Find the downloaded copy of Python on your system.
The name of this file varies, but it usually appears under the following
names: python-3.3.4.amd64.msi for 64-bit systems and python-
3.3.4.msi for 32-bit systems. The version number is inserted in the file
name. In this case, the file name refers to version 3.3.4, which is the
version used for this book.
Double-click on the installation file.
(You can see an Open File - Security Warning dialog box asking if you
want to run this file.) Click Run if this dialog box appears.) A Python
Setup dialog box similar to that shown in Figure 2 is displayed. 3 The
precise dialog box you see depends on the version of the Python
installer you download.
Choose a user installation option, and then click Next.
The installation prompts you for the name of an installation directory
for Python. Using the default destination will save you effort and time
later. However, you can install Python anywhere.

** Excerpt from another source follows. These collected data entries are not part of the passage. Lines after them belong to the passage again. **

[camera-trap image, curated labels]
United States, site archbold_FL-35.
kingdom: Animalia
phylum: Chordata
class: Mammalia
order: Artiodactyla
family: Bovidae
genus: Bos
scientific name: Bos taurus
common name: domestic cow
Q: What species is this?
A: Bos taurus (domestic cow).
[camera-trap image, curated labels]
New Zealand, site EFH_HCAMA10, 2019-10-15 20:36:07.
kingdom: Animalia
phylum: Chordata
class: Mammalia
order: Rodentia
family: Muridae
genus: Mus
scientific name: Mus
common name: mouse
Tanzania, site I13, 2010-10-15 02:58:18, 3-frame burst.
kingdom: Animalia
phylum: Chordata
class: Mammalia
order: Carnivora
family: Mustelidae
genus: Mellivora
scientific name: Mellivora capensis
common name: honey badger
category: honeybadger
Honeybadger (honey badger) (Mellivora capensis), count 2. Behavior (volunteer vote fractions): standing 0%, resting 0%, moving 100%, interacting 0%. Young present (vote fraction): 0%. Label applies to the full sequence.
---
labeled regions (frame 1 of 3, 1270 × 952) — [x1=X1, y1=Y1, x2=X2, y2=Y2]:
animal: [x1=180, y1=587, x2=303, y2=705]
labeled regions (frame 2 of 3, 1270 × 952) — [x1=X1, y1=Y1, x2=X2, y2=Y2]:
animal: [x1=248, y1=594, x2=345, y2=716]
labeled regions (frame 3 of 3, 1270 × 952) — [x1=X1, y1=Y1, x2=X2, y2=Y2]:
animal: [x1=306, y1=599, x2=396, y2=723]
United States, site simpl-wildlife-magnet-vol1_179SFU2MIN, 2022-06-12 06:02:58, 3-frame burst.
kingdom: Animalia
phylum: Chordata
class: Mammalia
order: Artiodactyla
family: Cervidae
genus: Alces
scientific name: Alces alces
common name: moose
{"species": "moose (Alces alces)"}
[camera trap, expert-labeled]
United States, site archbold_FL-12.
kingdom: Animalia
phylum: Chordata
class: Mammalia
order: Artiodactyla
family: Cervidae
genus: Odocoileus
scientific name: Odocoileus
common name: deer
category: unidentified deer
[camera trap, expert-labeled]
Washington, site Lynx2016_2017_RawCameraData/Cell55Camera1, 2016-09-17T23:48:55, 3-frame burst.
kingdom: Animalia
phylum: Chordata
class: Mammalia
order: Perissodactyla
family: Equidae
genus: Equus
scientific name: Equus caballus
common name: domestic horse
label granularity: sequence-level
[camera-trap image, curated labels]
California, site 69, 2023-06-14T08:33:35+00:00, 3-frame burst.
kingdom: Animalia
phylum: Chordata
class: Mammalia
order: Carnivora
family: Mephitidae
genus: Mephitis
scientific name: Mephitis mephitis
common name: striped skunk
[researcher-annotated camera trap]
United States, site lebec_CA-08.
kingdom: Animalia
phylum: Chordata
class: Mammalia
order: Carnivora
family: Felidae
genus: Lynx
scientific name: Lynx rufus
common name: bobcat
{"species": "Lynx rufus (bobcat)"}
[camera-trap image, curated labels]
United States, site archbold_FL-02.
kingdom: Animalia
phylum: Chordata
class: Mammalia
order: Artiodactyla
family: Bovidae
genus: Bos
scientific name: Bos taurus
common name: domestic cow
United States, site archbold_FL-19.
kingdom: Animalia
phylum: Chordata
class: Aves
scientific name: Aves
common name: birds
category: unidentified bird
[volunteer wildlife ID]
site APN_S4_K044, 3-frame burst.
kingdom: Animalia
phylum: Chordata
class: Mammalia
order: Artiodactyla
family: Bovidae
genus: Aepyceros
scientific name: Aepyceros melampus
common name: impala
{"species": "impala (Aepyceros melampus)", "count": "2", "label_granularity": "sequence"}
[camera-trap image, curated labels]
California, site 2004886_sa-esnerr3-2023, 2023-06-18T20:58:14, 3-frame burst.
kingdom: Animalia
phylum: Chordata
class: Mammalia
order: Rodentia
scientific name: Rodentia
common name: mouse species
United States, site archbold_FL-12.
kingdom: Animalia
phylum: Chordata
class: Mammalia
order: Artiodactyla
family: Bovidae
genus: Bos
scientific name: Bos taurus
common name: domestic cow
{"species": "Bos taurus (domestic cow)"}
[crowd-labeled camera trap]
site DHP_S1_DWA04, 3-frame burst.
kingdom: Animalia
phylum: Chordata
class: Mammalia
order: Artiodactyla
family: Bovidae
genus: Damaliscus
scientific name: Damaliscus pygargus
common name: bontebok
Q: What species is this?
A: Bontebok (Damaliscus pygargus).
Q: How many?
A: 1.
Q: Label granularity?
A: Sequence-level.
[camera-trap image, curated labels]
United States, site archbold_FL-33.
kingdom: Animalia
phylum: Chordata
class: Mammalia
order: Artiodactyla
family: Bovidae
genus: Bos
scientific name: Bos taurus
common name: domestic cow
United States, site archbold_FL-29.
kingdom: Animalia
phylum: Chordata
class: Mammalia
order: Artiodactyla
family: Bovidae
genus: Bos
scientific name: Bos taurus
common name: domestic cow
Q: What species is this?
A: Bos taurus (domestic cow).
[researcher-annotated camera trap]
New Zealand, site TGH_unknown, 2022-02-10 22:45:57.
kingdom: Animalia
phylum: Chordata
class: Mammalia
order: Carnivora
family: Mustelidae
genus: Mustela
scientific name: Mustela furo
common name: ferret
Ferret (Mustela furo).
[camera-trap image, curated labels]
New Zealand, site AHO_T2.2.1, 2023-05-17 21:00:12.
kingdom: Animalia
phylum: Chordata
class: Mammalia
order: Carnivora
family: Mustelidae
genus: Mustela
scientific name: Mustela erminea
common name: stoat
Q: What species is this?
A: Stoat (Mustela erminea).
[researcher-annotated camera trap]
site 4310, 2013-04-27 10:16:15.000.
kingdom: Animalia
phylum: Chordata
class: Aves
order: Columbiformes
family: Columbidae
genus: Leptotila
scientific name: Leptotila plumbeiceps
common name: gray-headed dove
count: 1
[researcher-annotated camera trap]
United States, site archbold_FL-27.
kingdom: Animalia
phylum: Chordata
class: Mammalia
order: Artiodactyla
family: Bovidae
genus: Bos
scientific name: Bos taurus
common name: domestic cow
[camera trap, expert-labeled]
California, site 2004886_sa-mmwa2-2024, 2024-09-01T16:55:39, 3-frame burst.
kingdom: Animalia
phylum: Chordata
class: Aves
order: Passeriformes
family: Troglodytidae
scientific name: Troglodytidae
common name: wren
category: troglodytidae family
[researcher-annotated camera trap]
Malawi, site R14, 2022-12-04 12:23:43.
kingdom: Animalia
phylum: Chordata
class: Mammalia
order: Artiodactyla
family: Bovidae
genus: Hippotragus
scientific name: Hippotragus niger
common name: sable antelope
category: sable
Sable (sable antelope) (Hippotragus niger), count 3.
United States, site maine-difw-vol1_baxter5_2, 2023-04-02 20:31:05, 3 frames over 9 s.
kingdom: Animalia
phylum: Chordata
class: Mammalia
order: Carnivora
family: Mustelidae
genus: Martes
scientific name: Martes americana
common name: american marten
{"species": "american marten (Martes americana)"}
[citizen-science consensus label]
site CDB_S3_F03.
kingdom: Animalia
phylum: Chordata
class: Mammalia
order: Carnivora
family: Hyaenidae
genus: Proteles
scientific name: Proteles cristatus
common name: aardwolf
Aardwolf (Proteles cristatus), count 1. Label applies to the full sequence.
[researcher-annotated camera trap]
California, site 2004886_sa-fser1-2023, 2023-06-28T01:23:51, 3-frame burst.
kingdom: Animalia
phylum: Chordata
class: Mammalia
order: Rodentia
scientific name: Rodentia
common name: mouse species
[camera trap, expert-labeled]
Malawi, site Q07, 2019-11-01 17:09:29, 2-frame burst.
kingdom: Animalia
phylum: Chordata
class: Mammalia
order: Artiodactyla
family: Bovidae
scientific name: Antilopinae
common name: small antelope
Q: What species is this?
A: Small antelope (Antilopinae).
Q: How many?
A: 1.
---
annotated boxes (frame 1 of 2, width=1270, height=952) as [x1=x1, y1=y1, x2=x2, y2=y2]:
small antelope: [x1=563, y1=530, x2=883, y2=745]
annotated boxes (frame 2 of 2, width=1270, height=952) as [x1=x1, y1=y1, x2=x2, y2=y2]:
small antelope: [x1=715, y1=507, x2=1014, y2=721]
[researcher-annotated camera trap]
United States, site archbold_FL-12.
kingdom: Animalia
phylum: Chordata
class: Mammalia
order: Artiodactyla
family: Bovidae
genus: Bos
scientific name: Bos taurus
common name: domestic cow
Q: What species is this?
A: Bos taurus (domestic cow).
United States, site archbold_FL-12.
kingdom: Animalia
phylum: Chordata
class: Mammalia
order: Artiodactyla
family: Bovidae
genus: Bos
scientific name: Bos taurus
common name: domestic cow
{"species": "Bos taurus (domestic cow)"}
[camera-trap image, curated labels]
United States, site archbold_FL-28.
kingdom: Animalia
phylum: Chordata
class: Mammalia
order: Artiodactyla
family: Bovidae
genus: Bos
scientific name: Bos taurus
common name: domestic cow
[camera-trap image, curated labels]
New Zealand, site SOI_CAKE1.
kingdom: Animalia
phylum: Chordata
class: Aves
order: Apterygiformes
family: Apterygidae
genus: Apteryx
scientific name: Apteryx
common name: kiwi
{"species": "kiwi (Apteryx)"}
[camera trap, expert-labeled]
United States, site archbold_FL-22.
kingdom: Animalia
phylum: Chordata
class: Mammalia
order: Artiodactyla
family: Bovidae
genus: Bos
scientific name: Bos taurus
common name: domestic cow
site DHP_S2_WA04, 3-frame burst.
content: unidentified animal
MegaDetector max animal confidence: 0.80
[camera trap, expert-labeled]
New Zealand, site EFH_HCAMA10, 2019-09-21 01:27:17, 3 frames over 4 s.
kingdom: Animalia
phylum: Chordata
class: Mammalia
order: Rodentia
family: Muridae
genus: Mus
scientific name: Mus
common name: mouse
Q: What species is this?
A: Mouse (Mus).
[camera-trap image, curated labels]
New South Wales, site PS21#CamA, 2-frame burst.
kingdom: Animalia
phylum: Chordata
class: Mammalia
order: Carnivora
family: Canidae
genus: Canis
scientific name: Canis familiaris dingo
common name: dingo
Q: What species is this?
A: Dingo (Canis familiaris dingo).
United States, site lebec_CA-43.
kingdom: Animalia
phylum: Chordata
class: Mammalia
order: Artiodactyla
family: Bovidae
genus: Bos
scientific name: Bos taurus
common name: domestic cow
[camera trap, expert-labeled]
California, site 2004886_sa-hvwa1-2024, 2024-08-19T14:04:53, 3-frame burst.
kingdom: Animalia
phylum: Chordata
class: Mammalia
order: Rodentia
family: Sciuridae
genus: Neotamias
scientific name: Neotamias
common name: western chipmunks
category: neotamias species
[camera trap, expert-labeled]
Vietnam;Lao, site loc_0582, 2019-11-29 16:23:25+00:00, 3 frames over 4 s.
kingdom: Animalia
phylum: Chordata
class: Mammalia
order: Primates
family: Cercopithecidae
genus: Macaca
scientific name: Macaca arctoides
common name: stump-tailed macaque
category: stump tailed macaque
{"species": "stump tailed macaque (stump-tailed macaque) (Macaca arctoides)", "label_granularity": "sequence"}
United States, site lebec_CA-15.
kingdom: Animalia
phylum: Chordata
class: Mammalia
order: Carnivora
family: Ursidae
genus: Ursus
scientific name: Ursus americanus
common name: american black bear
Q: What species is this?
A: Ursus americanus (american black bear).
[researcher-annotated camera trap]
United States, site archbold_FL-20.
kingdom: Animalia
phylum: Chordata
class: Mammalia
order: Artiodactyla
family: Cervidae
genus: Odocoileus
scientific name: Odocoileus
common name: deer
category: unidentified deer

Using the Windows \ Program Files (x86) folder or Program Files is
problematic for two reasons. First, the folder name has space, which
makes access difficult from the application. Second, the folder usually
requires administrator access. You will have to constantly fight with the
Windows User Account Control (UAC) feature if you install Python in
any folder .
Type a destination folder name, if needed, and then click Next. Python
asks you to customize your installation.
Enabling the Add python.exe option to the path will save you time. This
feature allows you to access Python from the command prompt
window. Do not worry too much about how you use this feature at the
moment, but it's a good feature to install. The book assumes that you
have enabled this feature. Do not worry about the other features you
see in Figure 2-5. They are all enabled by default, giving you maximum
access to Python features.
(Optional) Select on the down arrow next to the Add python.exe to path
option and choose the options and will be installed on the local drive.
Click Next.
You see the installation process begin. A User Account Control box may
appear asking you if you want to perform the installation. If you notice
this dialog box, click Yes. The installer continues, and a Setup Complete
dialog box appears.
Click Finish.
Python is ready to use.
Work with Mac
Python is probably on your Mac system. However, this installation
usually takes a few years, regardless of the age of your system. For this
book, the installation will probably work properly. You will not test the
limits of Python programming technology - you will learn how to use
Python.
The latest version of OS X at the time of this publication (Mavericks, or
10.9) comes with Python 2.7, which is very useful for working with
book examples .
Depending on how you use Python, you may want to update your
installation at some point. Part of this process involves installing the
GCC (GNU Compiler Collection) tools so that Python has access to the
low-level resources you need. The following steps begin installing a
new version of Python on the Mac OS X system.
Click on the link for your version of OS X:
• Python 3.3.5 Mac OS X 32-bit i386 / PPC installation program for 32-
bit versions on the Power PC processor
• Python 3.3.5 Mac OS X 32-bit / 64-bit x86-64 / i386 installation
program for 32-bit or 64-bit versions on Intel
The Python disk image starts to download. Be patient: downloading the
disk image takes several minutes. You can easily see how long it will
take to the download because most browsers provide a method to
monitor the download process. Once the download is complete, Mac
will automatically open the disk image for you.
The disk image looks like a folder. In this folder, you see several files like
python.mpkg. The python.mpkg file contains the Python application.
Text files contain information about the latest compilation, licenses, and
annotations.
Double-click on python.mpkg.
You see a welcome dialog that informs you about this particular Python
build.
Click Continue three times.
The installer displays the latest notes on Python, the license
information (click Accept when asked about license information), and
finally a target dialog box.
Select the volume (hard disk or other media) that you want to use to
install Python, and then click Continue .
The Installation Type dialog box appears. This dialog box performs two
tasks:
Click Customize to change the feature set installed on your system.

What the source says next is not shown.